• [Problem] Can you edit the court opinion below by rewriting everything from "On October 27, 2005, plaintiff" down to "for our review.", putting "PCT" in place of "Penn College"?

The opinion of the court was delivered by: Judge McClure



On October 27, 2005, plaintiff Emmanuel Nkwenti-Zamcho filed a four-count complaint in the Middle District of Pennsylvania against his employer Pennsylvania College of Technology ("Penn College"). Counts I and III of the complaint allege hostile work environment claims based on national origin in violation of federal and state law. Counts II and IV of the complaint allege claims for racial discrimination under federal and state law.

On December 27, 2005, defendant filed a motion to dismiss the complaint pursuant to Fed. R. Civ. P. 12(b)(6) for failure to state a claim upon which relief can be granted. The matter is now ripe for our review.

For the following reasons we will grant defendant's motion to dismiss in part. Plaintiff's requests for punitive damages in connection with his PHRA claims are dismissed.


I. Motion to Dismiss Standard

When considering a motion to dismiss under Federal Rule of Civil Procedure 12(b)(6), the court must view all allegations in the complaint as true and construe all inferences in the light most favorable to plaintiff. Hishon v. King & Spalding, 467 U.S. 69, 73 (1984); Kost v. Kozakiewicz, 1 F.3d 176, 183 (3d Cir. 1993). In ruling on a motion to dismiss the court primarily considers the allegations of the pleading, but is not required to consider legal conclusions alleged in the complaint. Kost, 1 F.3d at 183. At the motion to dismiss stage, the court considers whether plaintiff is entitled to offer evidence to support the allegations in the complaint. Maio v. Aetna, Inc., 221 F.3d 472, 482 (3d Cir. 2000). A complaint should be dismissed only if the court, from evaluating the allegations in the complaint, is certain that under any set of facts relief cannot be granted. Conley v. Gibson, 355 U.S. 41, 45-46 (1957); Morse v. Lower Merion School Dist., 132 F.3d 902, 906 (3d Cir. 1997); Markowitz v. Northeast Land, Co., 906 F.2d 100, 103 (3d Cir. 1994).

• [Record extracts]
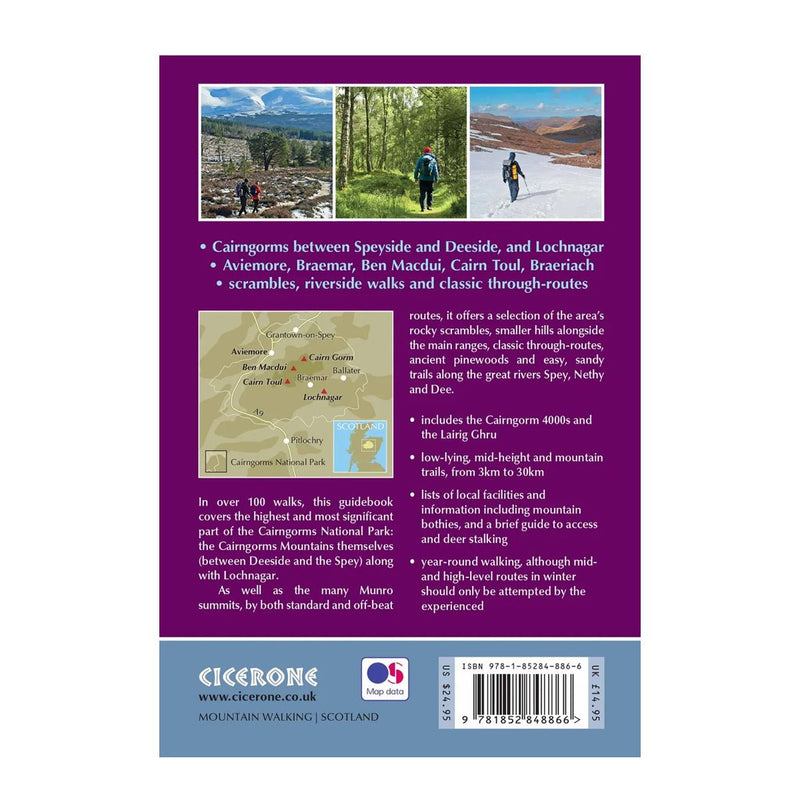 Cicerone Walking In The Cairngorms 2nd Edition - Great Outdoors Ireland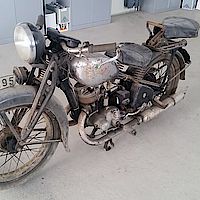 DKW SB 350 Neuaufbau2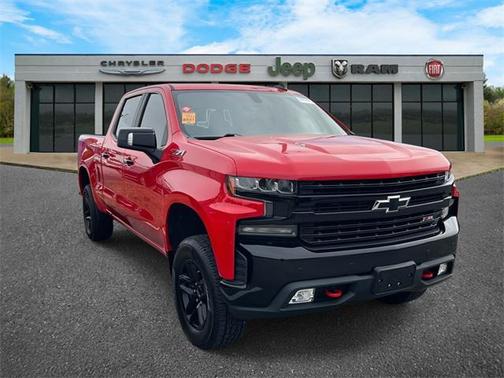 2021 Chevrolet Silverado 1500 LT Trail Boss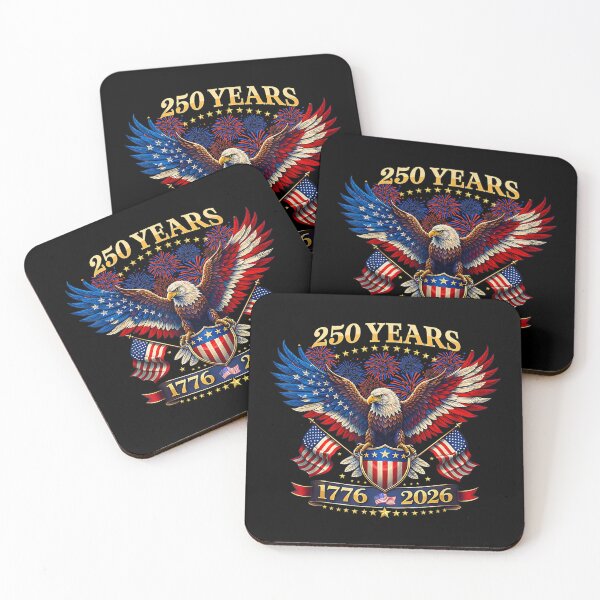 Item preview, 250 Years American 4th of July Independence Day designed and sold by goombi-creative.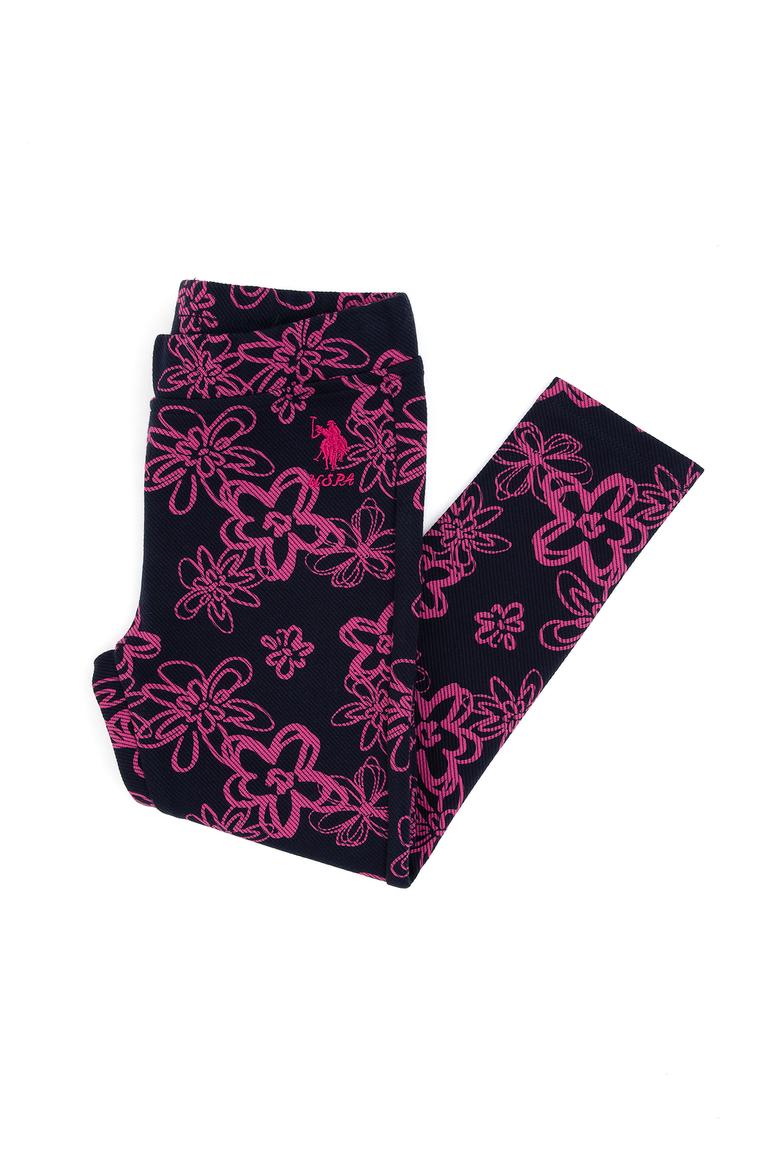 Kız Çocuk Lacivert Tayt - 50316760001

• [Answer for the task]
On October 27, 2005, plaintiff Emmanuel Nkwenti-Zamcho filed a four-count complaint in the Middle District of Pennsylvania against his employer Pennsylvania College of Technology ("PCT"). Counts I and III of the complaint allege hostile work environment claims based on national origin in violation of federal and state law. Counts II and IV of the complaint allege claims for racial discrimination under federal and state law.

On December 27, 2005, defendant filed a motion to dismiss the complaint pursuant to Fed. R. Civ. P. 12(b)(6) for failure to state a claim upon which relief can be granted. The matter is now ripe for our review.